[Date Prev][Date Next][Thread Prev][Thread Next][Date Index][Thread Index]
bug#16777: [PATCH] Revert "grep: DFA now uses rational ranges in unibyte
From: |
Jim Meyering |
Subject: |
bug#16777: [PATCH] Revert "grep: DFA now uses rational ranges in unibyte locales" |
Date: |
Mon, 17 Feb 2014 17:41:38 -0800 |
On Mon, Feb 17, 2014 at 6:18 AM, Paolo Bonzini <address@hidden> wrote:
> The correct course of action for grep is to defer range interpretation
> to regex, because otherwise you can get mismatches between regexes with
> backreferences and those without.
>
> For example, [A-Z]. will use RRI but ([A-Z])\1 won't, with the confusing
> result that the first regex won't match a superset of the language
> described by the second regex.
>
> The source of the confusion is that, even though grep's dfa.c was changed
> to use range checking instead of strcoll, that code is only invoked if
> dfaexec is called with backref = NULL, and that never happens for grep!
>
> In the end, all that's needed for RRI is compiling --with-included-regex,
> and in that case the patch is almost a no-op.

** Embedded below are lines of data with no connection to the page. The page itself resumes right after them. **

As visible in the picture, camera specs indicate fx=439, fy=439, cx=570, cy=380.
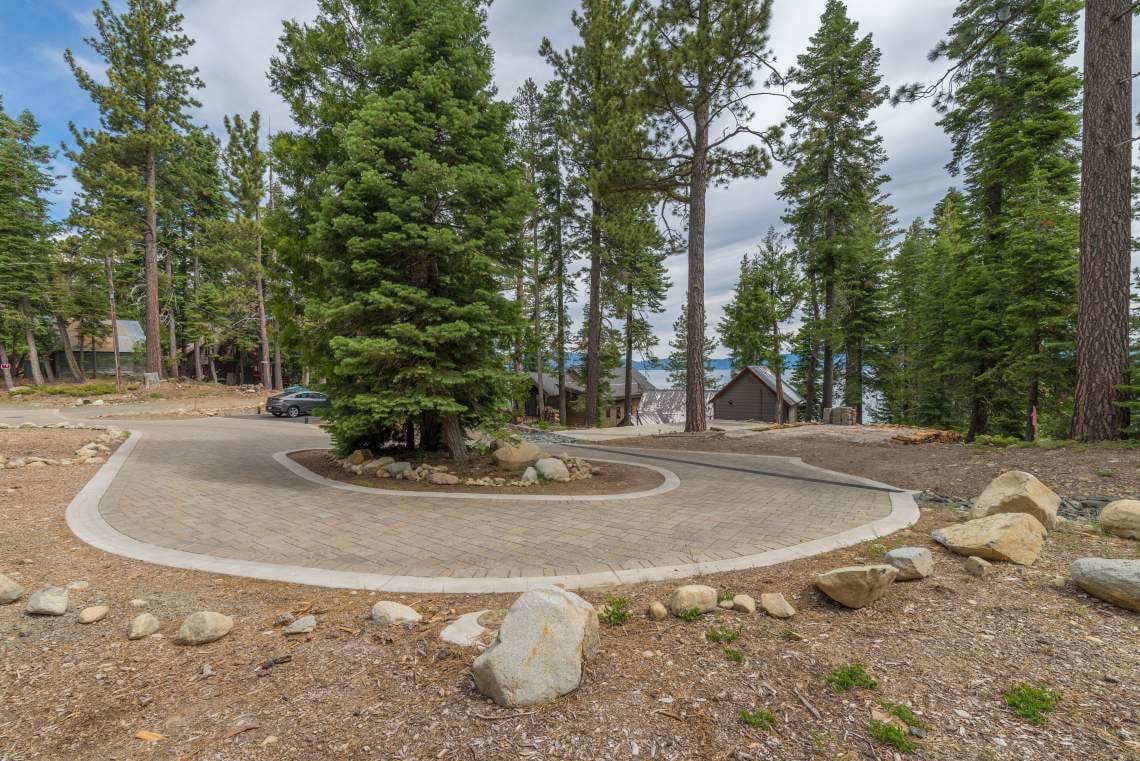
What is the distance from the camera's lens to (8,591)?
3002 mm

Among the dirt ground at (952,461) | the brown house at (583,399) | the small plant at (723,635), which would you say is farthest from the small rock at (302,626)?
the brown house at (583,399)

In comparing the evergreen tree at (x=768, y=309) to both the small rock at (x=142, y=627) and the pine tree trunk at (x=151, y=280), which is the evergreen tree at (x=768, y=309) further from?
the pine tree trunk at (x=151, y=280)

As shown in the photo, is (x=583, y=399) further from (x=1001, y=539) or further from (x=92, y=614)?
(x=92, y=614)

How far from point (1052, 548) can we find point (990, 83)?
19.3 meters

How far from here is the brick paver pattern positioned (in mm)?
3904

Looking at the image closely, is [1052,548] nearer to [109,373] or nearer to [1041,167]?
[1041,167]

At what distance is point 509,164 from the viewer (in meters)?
7.93

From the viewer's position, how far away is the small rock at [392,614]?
275 cm

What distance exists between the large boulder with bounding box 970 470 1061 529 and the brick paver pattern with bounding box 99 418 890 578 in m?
0.96

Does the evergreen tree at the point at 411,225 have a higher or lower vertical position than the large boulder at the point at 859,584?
higher

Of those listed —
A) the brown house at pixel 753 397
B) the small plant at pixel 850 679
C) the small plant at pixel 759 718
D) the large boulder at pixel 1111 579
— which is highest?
the large boulder at pixel 1111 579

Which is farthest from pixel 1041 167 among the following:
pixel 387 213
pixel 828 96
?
pixel 387 213

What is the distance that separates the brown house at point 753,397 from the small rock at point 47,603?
3137 cm

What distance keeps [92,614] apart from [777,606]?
4.38 metres
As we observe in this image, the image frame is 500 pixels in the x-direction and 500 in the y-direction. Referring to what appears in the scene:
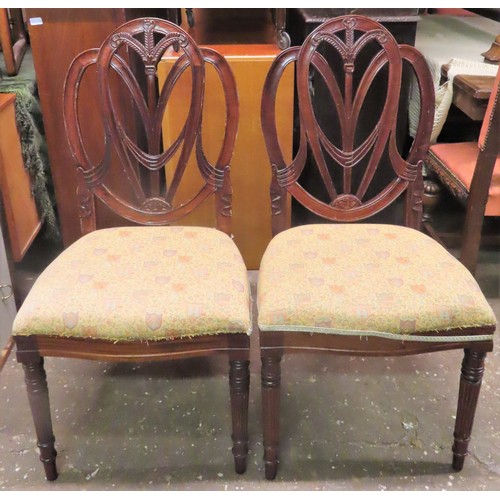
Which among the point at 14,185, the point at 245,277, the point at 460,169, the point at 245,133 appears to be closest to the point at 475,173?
the point at 460,169

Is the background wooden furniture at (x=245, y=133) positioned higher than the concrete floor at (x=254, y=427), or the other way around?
the background wooden furniture at (x=245, y=133)

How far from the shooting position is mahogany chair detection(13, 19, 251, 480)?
3.86ft

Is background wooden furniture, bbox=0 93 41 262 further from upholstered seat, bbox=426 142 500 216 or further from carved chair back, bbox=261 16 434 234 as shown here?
upholstered seat, bbox=426 142 500 216

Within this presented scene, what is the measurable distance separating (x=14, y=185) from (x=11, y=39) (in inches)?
32.2

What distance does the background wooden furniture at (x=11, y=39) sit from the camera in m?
2.01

Almost, because there
> are corner cases that aren't handled correctly (e.g. [a-[.e.]], or
> regular expressions that include a NUL character), but this can be
> handled separately.
>
> * NEWS: Revert paragraph introduced by commit 1078b64302.
> * src/dfa.c (parse_bracket_exp): Revert back to regcomp/regexec.
>
> Signed-off-by: Paolo Bonzini <address@hidden>
Thanks. I have applied that (and pushed) with two log message changes:
I removed the Signed-off-by line (redundant when same as "Author:"),
and replaced 1078b64302 with v2.16-7-g1078b64.